### Dataset rows

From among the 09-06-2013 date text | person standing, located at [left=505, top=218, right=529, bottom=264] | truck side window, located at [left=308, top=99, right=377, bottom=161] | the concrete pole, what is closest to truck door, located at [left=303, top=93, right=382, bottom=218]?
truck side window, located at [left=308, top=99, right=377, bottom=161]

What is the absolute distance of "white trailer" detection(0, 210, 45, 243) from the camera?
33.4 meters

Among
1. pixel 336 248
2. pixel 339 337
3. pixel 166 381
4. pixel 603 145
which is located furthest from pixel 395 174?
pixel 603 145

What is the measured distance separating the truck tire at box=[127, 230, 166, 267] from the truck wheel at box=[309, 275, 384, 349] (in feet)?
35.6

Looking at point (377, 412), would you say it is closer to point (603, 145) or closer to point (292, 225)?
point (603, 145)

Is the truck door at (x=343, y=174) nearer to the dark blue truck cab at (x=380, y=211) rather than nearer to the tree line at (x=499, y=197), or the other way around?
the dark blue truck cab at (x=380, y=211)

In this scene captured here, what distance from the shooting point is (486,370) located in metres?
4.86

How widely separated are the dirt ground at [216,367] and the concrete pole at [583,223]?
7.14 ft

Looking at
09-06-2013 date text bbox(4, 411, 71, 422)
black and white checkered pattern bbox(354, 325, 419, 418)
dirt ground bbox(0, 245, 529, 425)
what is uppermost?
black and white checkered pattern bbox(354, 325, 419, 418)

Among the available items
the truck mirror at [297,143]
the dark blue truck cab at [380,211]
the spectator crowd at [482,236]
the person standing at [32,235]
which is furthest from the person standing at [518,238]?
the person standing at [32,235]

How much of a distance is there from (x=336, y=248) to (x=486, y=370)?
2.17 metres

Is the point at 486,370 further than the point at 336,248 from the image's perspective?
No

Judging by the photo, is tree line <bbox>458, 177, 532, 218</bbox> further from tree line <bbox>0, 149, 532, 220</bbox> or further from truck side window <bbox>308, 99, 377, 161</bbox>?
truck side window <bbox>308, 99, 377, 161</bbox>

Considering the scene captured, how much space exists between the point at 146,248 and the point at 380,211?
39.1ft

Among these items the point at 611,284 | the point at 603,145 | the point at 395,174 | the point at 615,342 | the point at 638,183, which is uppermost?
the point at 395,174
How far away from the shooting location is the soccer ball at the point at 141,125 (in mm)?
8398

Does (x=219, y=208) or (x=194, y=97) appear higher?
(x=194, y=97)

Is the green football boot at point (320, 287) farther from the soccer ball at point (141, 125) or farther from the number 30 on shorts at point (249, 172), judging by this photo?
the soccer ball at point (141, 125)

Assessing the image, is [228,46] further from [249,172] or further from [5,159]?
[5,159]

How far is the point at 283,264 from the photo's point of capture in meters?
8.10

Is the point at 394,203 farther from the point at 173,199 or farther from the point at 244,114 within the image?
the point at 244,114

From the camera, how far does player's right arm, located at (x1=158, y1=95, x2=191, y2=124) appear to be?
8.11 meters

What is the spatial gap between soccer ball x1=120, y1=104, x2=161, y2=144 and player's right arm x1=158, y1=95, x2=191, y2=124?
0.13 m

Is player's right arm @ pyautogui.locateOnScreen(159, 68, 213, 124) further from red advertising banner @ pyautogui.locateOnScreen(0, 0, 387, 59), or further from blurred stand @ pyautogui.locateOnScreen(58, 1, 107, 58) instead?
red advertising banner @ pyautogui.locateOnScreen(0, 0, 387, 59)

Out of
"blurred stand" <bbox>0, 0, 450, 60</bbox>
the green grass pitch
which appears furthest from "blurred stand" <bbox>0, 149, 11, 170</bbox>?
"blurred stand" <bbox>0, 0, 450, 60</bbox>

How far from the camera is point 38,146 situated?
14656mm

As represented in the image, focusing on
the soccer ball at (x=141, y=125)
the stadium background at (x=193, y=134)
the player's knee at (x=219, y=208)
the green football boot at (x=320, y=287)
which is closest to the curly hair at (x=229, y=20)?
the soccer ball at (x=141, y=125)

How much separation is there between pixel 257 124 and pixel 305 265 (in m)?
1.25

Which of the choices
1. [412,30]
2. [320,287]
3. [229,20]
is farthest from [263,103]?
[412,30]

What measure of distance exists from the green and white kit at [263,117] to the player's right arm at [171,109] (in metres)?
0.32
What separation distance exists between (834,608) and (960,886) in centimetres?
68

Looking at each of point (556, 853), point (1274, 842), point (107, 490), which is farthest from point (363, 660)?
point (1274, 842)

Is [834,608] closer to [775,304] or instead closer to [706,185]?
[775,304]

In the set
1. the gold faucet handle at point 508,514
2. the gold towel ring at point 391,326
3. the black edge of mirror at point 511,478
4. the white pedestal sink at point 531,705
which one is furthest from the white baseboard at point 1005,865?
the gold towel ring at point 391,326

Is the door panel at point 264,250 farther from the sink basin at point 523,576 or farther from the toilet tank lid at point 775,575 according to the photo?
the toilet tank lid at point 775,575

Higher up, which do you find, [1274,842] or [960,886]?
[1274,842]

######

* The exercise
Return the whole listing exactly, with every line included.

* Full response
From among the 09-06-2013 date text | person standing, located at [left=505, top=218, right=529, bottom=264] | truck side window, located at [left=308, top=99, right=377, bottom=161] | the concrete pole, what is closest to truck door, located at [left=303, top=93, right=382, bottom=218]?
truck side window, located at [left=308, top=99, right=377, bottom=161]

What is the absolute distance of "white trailer" detection(0, 210, 45, 243) from the camera?
33.4 meters

Among
1. pixel 336 248
2. pixel 339 337
3. pixel 166 381
4. pixel 603 145
which is located furthest from pixel 395 174?
pixel 603 145

What is the measured distance separating the truck tire at box=[127, 230, 166, 267] from the truck wheel at box=[309, 275, 384, 349] (in feet)?
35.6

Looking at point (377, 412), would you say it is closer to point (603, 145) or closer to point (292, 225)?
point (603, 145)

Is the truck door at (x=343, y=174) nearer to the dark blue truck cab at (x=380, y=211) rather than nearer to the tree line at (x=499, y=197), or the other way around?
the dark blue truck cab at (x=380, y=211)

In this scene captured here, what distance from the shooting point is (486,370) located in metres?
4.86

How widely separated are the dirt ground at [216,367] and the concrete pole at [583,223]?
7.14 ft

Looking at
09-06-2013 date text bbox(4, 411, 71, 422)
black and white checkered pattern bbox(354, 325, 419, 418)
dirt ground bbox(0, 245, 529, 425)
what is uppermost?
black and white checkered pattern bbox(354, 325, 419, 418)

Among the available items
the truck mirror at [297,143]
the dark blue truck cab at [380,211]
the spectator crowd at [482,236]
the person standing at [32,235]
which is furthest from the person standing at [518,238]?
the person standing at [32,235]

How much of a distance is there from (x=336, y=248) to (x=486, y=370)?
2.17 metres

Is the point at 486,370 further than the point at 336,248 from the image's perspective?
No

Judging by the photo, is tree line <bbox>458, 177, 532, 218</bbox> further from tree line <bbox>0, 149, 532, 220</bbox> or further from truck side window <bbox>308, 99, 377, 161</bbox>?
truck side window <bbox>308, 99, 377, 161</bbox>

Considering the scene captured, how much space exists between the point at 146,248 and the point at 380,211?
39.1ft

Among these items the point at 611,284 | the point at 603,145 | the point at 395,174 | the point at 615,342 | the point at 638,183, which is uppermost?
the point at 395,174
How far away from the shooting location is the soccer ball at the point at 141,125 (in mm)?
8398

Does (x=219, y=208) or (x=194, y=97) appear higher?
(x=194, y=97)

Is the green football boot at point (320, 287) farther from the soccer ball at point (141, 125) or farther from the number 30 on shorts at point (249, 172), judging by this photo?
the soccer ball at point (141, 125)

Assessing the image, is [228,46] further from [249,172] or further from [5,159]?
[5,159]

How far is the point at 283,264 from the photo's point of capture in meters?
8.10

Is the point at 394,203 farther from the point at 173,199 or farther from the point at 244,114 within the image?
the point at 244,114

From the camera, how far does player's right arm, located at (x1=158, y1=95, x2=191, y2=124) appear to be?
8.11 meters

What is the spatial gap between soccer ball x1=120, y1=104, x2=161, y2=144 and player's right arm x1=158, y1=95, x2=191, y2=124?
0.13 m

Is player's right arm @ pyautogui.locateOnScreen(159, 68, 213, 124) further from red advertising banner @ pyautogui.locateOnScreen(0, 0, 387, 59), or further from blurred stand @ pyautogui.locateOnScreen(58, 1, 107, 58) instead?
red advertising banner @ pyautogui.locateOnScreen(0, 0, 387, 59)

Out of
"blurred stand" <bbox>0, 0, 450, 60</bbox>
the green grass pitch
which appears furthest from "blurred stand" <bbox>0, 149, 11, 170</bbox>?
"blurred stand" <bbox>0, 0, 450, 60</bbox>

How far from the camera is point 38,146 situated?
14656mm

As represented in the image, focusing on
the soccer ball at (x=141, y=125)
the stadium background at (x=193, y=134)
the player's knee at (x=219, y=208)
the green football boot at (x=320, y=287)
which is closest to the curly hair at (x=229, y=20)?
the soccer ball at (x=141, y=125)

How much separation is there between pixel 257 124 and pixel 305 265 (in m)?
1.25

Which of the choices
1. [412,30]
2. [320,287]
3. [229,20]
is farthest from [263,103]?
[412,30]

What measure of distance exists from the green and white kit at [263,117] to the player's right arm at [171,109] (in metres)?
0.32
What separation distance exists between (834,608) and (960,886) in centimetres?
68

Looking at each of point (556, 853), point (1274, 842), point (107, 490), which is farthest from point (363, 660)?
point (1274, 842)

Is [834,608] closer to [775,304] or instead closer to [706,185]?
[775,304]

In the set
1. the gold faucet handle at point 508,514
2. the gold towel ring at point 391,326
3. the black edge of mirror at point 511,478
4. the white pedestal sink at point 531,705
which one is furthest from the white baseboard at point 1005,865?
the gold towel ring at point 391,326

Is the door panel at point 264,250 farther from the sink basin at point 523,576 or farther from the toilet tank lid at point 775,575 according to the photo?
the toilet tank lid at point 775,575

Higher up, which do you find, [1274,842] or [960,886]?
[1274,842]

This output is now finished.